Hi all,

I am working on a demographic analysis on who is applying for jobs and who is selected, and using Stata to analyze the data. I have missing data on gender and ethnicity (as some people preferred not to give this information), which ranges from 10-20%. The conclusions from the analysis depend on who is in the unknown category, so there is interest in knowing more about the unknown.

I’ve been asked which groups (e.g. white females, etc) are more likely to be in the unknown category. I have a hard time answering this question as by its very nature the unknown category is UNKNOWN, so how can we know this? I’m wondering what the best way to resolve this is. Here are some possibilities:

1. Impute the missing data. This seems like the best approach though I am having a hard time convincing others of this.
  • For gender: Impute gender based on first name (I have seen some studies that do this)
  • For ethnicity: more of a problem. not sure the reliability of imputing ethnicity based on last name. Perhaps do multiple imputation, although our data doesn’t have many additional fields to build a good model
2. review research on which groups are more or less likely to withhold their information in job applications. For example, maybe African American respondents are more likely to withhold their race on job applications. However, I’m not sure what to do with this information even if I could find a study on this. If it’s found in a study in a different context, why would this necessarily be true in my data set?

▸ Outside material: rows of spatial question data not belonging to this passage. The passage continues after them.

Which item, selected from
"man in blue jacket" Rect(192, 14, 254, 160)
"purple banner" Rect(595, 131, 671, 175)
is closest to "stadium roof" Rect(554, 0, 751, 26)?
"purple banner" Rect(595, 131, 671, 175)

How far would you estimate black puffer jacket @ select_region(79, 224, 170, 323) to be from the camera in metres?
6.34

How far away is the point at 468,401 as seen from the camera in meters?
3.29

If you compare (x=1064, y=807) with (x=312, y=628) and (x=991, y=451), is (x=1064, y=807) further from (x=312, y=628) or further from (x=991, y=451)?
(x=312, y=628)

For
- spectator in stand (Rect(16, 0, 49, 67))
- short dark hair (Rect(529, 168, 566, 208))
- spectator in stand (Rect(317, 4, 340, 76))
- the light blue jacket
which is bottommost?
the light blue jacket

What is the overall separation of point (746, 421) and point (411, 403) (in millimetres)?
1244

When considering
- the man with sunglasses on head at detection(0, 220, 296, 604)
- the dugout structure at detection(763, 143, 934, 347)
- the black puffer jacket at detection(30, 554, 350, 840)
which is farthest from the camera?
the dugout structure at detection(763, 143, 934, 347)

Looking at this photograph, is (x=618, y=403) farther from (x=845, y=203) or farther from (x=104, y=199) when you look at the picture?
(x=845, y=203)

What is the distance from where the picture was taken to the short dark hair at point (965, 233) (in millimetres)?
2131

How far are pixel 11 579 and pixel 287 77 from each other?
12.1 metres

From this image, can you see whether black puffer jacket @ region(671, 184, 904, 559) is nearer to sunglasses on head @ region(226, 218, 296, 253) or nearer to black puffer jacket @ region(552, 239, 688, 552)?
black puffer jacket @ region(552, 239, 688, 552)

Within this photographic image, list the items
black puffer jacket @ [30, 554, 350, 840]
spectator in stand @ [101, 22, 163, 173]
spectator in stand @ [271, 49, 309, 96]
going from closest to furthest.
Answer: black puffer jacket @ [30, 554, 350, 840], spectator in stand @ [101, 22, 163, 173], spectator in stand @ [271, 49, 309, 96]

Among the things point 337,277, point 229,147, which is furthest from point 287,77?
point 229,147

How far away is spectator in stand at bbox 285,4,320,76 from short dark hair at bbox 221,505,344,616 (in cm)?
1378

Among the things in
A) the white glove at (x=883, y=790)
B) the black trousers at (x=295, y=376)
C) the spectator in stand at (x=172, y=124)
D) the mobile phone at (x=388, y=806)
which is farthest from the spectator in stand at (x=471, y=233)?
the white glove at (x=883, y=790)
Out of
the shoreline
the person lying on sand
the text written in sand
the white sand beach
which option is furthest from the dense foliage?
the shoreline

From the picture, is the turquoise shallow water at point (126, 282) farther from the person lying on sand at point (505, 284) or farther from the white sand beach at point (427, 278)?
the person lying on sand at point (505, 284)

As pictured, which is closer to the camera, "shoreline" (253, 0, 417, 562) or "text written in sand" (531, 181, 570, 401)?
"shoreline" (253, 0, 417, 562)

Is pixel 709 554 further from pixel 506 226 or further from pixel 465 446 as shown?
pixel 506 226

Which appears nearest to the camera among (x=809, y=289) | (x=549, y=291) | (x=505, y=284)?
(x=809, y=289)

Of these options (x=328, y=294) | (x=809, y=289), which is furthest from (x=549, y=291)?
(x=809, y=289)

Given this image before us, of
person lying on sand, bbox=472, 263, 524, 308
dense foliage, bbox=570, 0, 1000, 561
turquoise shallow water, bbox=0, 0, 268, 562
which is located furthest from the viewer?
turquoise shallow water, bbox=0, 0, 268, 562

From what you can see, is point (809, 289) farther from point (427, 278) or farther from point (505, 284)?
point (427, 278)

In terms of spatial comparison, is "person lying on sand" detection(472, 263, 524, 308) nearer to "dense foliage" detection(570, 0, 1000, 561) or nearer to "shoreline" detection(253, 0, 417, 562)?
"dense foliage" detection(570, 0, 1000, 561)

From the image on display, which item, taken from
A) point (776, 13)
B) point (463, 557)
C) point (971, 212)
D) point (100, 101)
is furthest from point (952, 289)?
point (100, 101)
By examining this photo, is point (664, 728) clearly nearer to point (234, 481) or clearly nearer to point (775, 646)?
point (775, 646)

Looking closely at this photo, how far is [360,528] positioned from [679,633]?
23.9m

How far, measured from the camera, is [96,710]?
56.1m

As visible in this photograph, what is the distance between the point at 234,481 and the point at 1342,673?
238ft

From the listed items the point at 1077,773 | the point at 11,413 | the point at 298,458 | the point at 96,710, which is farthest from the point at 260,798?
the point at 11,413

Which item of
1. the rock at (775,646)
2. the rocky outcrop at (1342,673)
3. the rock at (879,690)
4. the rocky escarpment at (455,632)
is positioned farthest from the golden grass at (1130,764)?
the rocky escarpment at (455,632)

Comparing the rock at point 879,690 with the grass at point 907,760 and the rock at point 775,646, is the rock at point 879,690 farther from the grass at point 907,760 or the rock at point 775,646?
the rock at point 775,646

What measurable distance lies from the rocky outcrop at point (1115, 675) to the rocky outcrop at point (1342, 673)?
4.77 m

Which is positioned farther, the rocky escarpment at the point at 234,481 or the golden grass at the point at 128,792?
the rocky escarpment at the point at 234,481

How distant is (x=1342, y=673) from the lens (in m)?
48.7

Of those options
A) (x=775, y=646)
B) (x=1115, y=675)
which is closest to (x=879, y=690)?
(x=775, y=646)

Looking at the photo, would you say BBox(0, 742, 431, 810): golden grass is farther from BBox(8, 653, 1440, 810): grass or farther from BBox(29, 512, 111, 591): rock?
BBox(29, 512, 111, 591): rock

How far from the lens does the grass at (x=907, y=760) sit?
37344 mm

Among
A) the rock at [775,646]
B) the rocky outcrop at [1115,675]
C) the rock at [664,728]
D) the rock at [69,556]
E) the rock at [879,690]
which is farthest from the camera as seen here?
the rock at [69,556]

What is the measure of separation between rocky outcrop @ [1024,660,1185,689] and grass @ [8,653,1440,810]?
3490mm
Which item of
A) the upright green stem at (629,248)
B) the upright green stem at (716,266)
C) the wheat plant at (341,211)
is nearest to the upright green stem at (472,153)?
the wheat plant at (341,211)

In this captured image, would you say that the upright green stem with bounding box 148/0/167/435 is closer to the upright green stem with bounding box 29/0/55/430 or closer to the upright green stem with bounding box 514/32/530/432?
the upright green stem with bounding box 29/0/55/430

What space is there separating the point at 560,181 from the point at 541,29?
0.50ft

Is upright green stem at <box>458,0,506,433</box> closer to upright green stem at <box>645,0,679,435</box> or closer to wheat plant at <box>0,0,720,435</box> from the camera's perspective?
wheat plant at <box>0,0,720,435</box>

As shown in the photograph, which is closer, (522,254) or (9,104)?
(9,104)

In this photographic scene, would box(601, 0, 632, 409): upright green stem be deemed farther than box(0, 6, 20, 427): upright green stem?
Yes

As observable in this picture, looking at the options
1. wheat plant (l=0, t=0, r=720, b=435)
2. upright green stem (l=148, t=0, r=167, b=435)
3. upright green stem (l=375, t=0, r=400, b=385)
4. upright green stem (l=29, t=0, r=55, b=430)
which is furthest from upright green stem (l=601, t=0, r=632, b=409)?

3. apply the same proportion of male/female to the missing that is in the non-missing. For example, among those who did answer the question, 80% are men and 20% are women. Then we say that the missing consists of 80% men and 20% women. This seems flawed, as we seem to be assuming that men and women withhold their information at the same rate.

4. apply the same proportion of male/female to the missing that is in the general population. Again, this seems flawed to me.

Any comments appreciated.